Farenjit, boğaz bölgesindeki üst solunum yolu enfeksiyonuna bağlı olarak ortaya çıkan bir rahatsızlıktır. Farenjit belirtileri arasında en yaygın olanı boğaz ağrısıdır. Aynı zamanda yutma güçlüğü, kuru öksürük ve ateş de görülebilir. Eğer enfeksiyon ilerlerse, bademciklerde şişlik, kulak ağrısı ve solunum zorluğu gibi belirtiler de ortaya çıkabilir. Tedavisinde, öncelikle hastalığın nedeni tespit edilerek uygun antibiyotik ve ağrı kesiciler kullanılır. Hastalığın kesin tedavisi için mutlaka doktor tavsiyesi alınmalıdır.
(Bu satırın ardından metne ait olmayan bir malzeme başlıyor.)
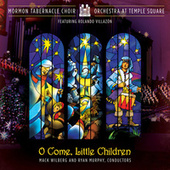 O Come Little Children by Various Artists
Tonsilit hastalığı, bademciklerde meydana gelen bir enfeksiyondur. Bu hastalıkta boğaz ağrısı, bademciklerde şişlik ve yutma güçlüğü gibi belirtiler ortaya çıkar. Bademciklerin enfeksiyon kapması sonucu şişerek vücudun savunma sistemi hastalığa karşı savaş başlatır ve bu savaş sırasında yüksek ateş oluşur.
Tonsilit belirtileri, çocuklarda daha sık görülmekle birlikte yetişkinlerde de görülebilir ve tedavi edilmediği takdirde uzun süreli sağlık sorunlarına sebep olabilir. Fakat belirtilerin hafiflemesiyle birlikte ilaç tedavisinin yanı sıra diğer tıbbi müdahaleler de gerekebilir. Tonsil ameliyatı, tekrarlayan bademcik enfeksiyonlarına karşı önerilen bir yöntemdir.
- Boğaz ağrısı
- Yutma güçlüğü
- Bademciklerde şişlik
- Ateş
Kulak burun boğaz hastalıkları tedavisinde uygulanacak yöntemler, hastalığın türüne ve şiddetine göre değişiklik gösterir. İlaç tedavisi ilerleyen hastalıklarda yetersiz kalabilirken, cerrahi müdahale gerektiren durumlarda da söz konusu olabilir.
Kulak enfeksiyonlarına bağlı işitme kaybı veya kulakta oluşan diğer problemler, kulak zarı deliği, kulak enfeksiyonu tedavisi veya ameliyatı yoluyla tedavi edilebilir.
Burun hastalıkları için genellikle ilaç tedavisi tercih edilir. Sinüzit için antibiyotik ve burun spreyleri kullanılabilirken, alerjik rinit tedavisinde antihistaminikler ve nazal kortikosteroid spreyler önerilir.
Boğaz hastalıklarının tedavisi de hastalığın türüne bağlıdır. Farenjit için antibiyotik tedavisi uygulanırken, kronik tonsillit ve bademcik problemleri için tonsillektomi gerekebilir. Ses kısıklığı veya polipler için cerrahi müdahaleye başvurulur.
KBB hastalıklarının tedavisi için ilk adım, bir uzman olan KBB doktoruna başvurmaktır. Doktor, hastalığın ciddiyetine ve tipine göre uygun tedavi yöntemini belirleyecektir.